Exercise aim: Print every line of the material below exactly as it stands, but omit the pictures.
*** Opening Provided information ***
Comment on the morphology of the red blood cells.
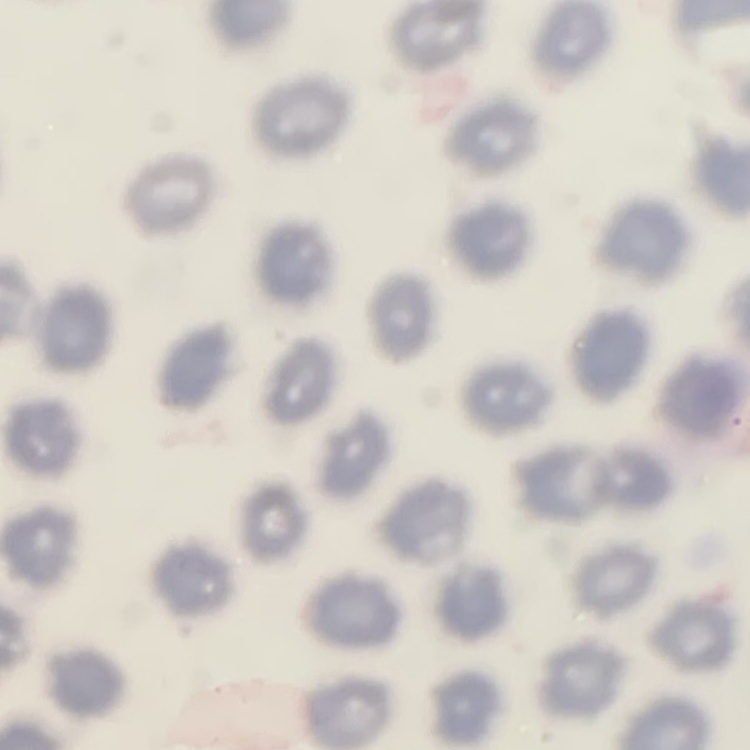

They show no rouleaux formation.

Summary:
  - Image type: square crop of a larger photomicrograph
  - Preparation: thin blood smear
  - Stain: Field's or Giemsa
*** Closing Provided information ***
Exercise response:
Comment on the morphology of the red blood cells.

They show no rouleaux formation.

Summary:
  - Image type: square crop of a larger photomicrograph
  - Preparation: thin blood smear
  - Stain: Field's or Giemsa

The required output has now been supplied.